QUITO (Equateur) (AFP)
Il existe toujours un risque que la police britannique entre dans
l'ambassade d'Equateur à Londres pour arrêter le fondateur de
WikiLeaks Julian Assange, qui y est réfugié, a estimé samedi le
chef de la diplomatie équatorienne.
"La menace persiste, parce qu'il n'y a eu aucun démenti de cette
menace", a affirmé le ministre des Affaires étrangères, Ricardo
Patino, dans une déclaration publiée sur le site officiel du
gouvernement équatorien.
Mercredi, à la veille de l'annonce par l'Equateur qu'il accordait
l'asile au cyber-militant australien, Quito a déclaré avoir été
informé par les autorités britanniques de la possibilité que
Julian Assange, qui doit être extradé vers la Suède, soit arrêté
dans l'ambassade équatorienne.
Au cours d'une discussion avec des responsables équatoriens, le
chargé d'affaires britannique à Quito a attiré mercredi
l'attention de ses interlocuteurs sur l'existence d'une loi
britannique de 1987 prévoyant que des locaux diplomatiques
puissent perdre leur inviolabilité dans certains cas.
L'Equateur a vivement protesté contre cette éventualité.

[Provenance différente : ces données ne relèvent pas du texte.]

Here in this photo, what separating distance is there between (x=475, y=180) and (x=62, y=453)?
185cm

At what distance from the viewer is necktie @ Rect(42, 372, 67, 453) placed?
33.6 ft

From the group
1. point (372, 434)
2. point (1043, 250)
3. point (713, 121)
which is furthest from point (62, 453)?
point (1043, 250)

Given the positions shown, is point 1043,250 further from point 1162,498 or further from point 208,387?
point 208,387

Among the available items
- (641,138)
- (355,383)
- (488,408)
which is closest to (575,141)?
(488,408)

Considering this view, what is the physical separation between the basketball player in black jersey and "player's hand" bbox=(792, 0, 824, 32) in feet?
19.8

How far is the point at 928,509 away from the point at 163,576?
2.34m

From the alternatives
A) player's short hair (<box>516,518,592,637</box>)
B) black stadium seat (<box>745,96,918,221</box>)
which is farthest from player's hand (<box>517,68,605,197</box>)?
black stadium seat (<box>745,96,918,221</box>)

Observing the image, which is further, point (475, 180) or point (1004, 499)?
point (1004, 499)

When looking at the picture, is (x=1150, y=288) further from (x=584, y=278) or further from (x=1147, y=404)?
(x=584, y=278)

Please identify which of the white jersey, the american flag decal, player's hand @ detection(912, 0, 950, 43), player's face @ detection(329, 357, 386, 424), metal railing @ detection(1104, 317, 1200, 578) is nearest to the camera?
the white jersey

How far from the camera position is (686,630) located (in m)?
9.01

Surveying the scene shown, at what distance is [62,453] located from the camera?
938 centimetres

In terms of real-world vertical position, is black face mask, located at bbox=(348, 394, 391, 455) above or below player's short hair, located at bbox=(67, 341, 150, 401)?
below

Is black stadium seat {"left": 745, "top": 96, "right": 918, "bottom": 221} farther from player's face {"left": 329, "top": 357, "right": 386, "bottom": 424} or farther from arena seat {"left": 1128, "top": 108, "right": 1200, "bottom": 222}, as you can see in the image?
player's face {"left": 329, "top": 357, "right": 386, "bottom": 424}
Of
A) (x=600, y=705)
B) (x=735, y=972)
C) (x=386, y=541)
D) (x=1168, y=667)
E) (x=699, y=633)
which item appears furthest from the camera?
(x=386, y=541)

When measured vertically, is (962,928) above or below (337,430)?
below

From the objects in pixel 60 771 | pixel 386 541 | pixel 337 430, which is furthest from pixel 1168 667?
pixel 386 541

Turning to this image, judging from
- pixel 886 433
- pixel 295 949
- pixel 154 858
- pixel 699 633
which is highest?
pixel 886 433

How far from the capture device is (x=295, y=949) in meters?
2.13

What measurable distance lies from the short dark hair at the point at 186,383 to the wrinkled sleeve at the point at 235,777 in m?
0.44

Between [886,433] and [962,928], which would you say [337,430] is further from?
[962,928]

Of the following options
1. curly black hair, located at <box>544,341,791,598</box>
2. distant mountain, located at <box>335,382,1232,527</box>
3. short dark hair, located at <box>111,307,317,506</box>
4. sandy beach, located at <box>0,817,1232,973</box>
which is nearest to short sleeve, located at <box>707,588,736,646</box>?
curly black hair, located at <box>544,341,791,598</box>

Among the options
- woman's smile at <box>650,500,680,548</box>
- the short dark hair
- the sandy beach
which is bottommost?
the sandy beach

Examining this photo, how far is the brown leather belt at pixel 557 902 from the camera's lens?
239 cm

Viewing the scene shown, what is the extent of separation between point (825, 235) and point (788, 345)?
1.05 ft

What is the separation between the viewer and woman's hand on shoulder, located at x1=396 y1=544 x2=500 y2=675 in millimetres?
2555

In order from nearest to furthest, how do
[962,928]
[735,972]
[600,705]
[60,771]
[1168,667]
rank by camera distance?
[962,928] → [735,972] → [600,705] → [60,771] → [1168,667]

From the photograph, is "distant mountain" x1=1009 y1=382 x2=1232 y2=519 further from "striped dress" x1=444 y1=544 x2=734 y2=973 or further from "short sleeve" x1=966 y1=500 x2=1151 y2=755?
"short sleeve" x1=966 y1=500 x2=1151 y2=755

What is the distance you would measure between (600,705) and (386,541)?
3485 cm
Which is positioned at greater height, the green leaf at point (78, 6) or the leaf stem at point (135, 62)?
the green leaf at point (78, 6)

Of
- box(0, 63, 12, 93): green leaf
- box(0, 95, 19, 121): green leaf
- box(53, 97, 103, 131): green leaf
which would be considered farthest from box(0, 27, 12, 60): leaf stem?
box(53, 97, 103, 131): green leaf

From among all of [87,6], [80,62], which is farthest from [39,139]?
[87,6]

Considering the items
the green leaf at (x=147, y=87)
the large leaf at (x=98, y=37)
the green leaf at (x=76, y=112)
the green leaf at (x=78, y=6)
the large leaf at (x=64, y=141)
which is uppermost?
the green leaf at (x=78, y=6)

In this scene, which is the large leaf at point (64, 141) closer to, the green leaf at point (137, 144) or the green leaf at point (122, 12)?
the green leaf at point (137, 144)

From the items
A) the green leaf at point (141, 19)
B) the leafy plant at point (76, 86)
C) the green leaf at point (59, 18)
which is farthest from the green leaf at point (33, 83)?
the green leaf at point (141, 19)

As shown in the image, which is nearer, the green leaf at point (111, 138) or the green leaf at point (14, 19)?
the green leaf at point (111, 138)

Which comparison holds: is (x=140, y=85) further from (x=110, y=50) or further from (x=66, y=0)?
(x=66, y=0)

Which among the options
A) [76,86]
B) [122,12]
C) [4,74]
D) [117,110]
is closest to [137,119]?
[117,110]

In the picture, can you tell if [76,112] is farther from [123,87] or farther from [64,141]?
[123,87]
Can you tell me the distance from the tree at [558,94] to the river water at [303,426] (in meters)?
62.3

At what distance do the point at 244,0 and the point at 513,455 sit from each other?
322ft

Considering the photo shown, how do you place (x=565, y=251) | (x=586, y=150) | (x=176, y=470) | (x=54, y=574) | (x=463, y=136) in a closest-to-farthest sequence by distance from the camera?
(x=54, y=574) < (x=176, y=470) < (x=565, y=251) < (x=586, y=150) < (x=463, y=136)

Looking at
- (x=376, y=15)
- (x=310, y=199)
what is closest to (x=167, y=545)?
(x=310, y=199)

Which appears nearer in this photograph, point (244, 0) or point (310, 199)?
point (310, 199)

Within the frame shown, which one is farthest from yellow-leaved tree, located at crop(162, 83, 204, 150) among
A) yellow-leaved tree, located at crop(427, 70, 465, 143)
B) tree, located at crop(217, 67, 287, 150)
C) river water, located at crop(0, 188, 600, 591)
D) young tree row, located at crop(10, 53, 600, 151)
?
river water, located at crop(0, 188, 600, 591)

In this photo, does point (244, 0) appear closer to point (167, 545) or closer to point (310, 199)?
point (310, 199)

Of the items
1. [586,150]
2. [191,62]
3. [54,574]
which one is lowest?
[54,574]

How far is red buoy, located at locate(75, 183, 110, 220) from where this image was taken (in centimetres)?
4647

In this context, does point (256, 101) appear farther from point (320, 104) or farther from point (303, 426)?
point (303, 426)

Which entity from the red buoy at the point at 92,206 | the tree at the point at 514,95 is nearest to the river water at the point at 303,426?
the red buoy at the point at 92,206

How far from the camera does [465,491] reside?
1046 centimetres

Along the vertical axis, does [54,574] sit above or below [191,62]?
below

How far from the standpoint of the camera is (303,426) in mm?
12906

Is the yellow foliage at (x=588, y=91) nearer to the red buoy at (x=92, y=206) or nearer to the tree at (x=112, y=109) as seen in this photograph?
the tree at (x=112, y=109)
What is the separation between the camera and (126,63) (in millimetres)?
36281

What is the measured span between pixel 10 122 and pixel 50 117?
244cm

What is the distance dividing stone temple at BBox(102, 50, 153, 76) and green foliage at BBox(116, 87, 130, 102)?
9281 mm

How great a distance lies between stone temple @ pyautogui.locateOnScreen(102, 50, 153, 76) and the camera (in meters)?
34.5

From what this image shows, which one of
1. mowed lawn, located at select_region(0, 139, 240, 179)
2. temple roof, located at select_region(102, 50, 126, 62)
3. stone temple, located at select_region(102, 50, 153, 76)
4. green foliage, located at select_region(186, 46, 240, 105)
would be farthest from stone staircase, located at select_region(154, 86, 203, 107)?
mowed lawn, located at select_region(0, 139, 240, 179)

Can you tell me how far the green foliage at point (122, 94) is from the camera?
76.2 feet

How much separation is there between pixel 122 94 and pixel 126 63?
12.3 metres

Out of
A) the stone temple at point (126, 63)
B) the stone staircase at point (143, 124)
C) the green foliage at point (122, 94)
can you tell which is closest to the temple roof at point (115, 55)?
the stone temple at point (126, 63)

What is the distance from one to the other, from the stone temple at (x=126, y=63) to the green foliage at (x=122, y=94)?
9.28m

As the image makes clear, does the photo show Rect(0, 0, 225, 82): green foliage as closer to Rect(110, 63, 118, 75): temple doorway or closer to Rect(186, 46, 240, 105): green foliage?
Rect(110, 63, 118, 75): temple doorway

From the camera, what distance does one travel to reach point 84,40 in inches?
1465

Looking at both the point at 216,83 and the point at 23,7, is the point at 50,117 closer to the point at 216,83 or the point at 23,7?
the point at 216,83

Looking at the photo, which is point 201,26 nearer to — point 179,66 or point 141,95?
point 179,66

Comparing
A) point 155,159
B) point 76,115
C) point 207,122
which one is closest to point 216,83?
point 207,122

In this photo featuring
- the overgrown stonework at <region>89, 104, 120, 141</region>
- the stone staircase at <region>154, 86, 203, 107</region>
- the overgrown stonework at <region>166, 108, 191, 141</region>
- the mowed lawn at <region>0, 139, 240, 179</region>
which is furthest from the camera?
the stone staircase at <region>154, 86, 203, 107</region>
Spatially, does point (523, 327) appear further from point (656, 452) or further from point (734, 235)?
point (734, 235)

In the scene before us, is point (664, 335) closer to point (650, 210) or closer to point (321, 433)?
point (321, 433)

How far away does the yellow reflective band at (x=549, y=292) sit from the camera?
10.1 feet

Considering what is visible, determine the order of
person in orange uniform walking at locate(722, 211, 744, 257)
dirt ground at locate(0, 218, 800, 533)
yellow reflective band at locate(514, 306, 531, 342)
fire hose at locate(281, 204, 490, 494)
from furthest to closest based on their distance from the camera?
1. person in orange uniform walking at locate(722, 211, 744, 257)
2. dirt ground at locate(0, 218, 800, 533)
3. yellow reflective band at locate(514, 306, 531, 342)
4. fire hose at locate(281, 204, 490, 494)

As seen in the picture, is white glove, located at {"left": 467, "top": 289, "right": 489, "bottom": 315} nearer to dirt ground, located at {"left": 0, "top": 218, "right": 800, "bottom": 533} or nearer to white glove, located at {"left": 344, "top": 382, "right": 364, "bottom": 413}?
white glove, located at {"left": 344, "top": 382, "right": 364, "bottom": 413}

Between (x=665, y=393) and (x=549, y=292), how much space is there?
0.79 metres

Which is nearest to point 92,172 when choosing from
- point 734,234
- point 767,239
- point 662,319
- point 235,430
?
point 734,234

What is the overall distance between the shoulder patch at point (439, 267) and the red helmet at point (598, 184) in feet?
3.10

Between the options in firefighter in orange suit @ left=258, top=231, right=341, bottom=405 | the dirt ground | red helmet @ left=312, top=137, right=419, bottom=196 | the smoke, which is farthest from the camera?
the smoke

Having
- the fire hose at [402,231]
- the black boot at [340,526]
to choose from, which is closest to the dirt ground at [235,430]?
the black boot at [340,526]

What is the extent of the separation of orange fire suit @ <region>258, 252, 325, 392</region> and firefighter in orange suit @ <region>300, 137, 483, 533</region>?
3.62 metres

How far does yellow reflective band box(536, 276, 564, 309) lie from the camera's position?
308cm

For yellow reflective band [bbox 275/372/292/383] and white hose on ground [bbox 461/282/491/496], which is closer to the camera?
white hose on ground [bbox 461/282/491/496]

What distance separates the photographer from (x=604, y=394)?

Londres
a assuré jeudi au plus haut niveau qu'il n'était pas question
d'une intrusion dans l'ambassade.
"Il n'y a dans cette affaire aucune menace d'un assaut de
l'ambassade", a déclaré le ministre britannique des Affaires
étrangères William Hague, soulignant au contraire que le
dénouement du cas Assange pourrait prendre "un temps
considérable".
Les Equatoriens "ont déformé nos propos", a déclaré à l'AFP un
responsable britannique.
Mais pour Quito, qui affirme avoir reçu un document écrit
évoquant la possibilité d'une intrusion, la menace persiste
puisque, selon M. Patino, "il n'y a pas eu un autre document
désavouant le premier document, ou des excuses pour la menace
proférée".
Julian Assange a demandé et obtenu l'asile auprès de l'Equateur
pour se soustraire à son extradition par la Grande-Bretagne vers
la Suède, où la justice veut l'entendre pour une affaire
d'agression sexuelle et de viol.
Le fondateur de WikiLeaks dit redouter, s'il est envoyé en Suède,
d'être extradé ultérieurement vers les Etats-Unis pour y répondre
d'accusations d'espionnage, en raison de la publication par son
site de centaines de milliers de documents confidentiels
américains.
Le gouvernement équatorien a convoqué pour samedi à Guayaquil,
dans le sud-ouest de l'Equateur, une réunion de ses alliés de
l'Alliance bolivarienne pour les peuples d'Amérique (Alba) pour
analyser les tensions entre Quito et Londres.
Les ministres des Affaires étrangères de l'Union des nations
sud-américaines (Unasur) doivent aussi examiner la question
dimanche, également à Guayaquil.
L'Organisation des Etats américains (OEA) se penchera elle aussi
sur ce sujet le 24 août à Washington, malgré l'opposition des
Etats-Unis, du Canada et de Trinidad et Tobago.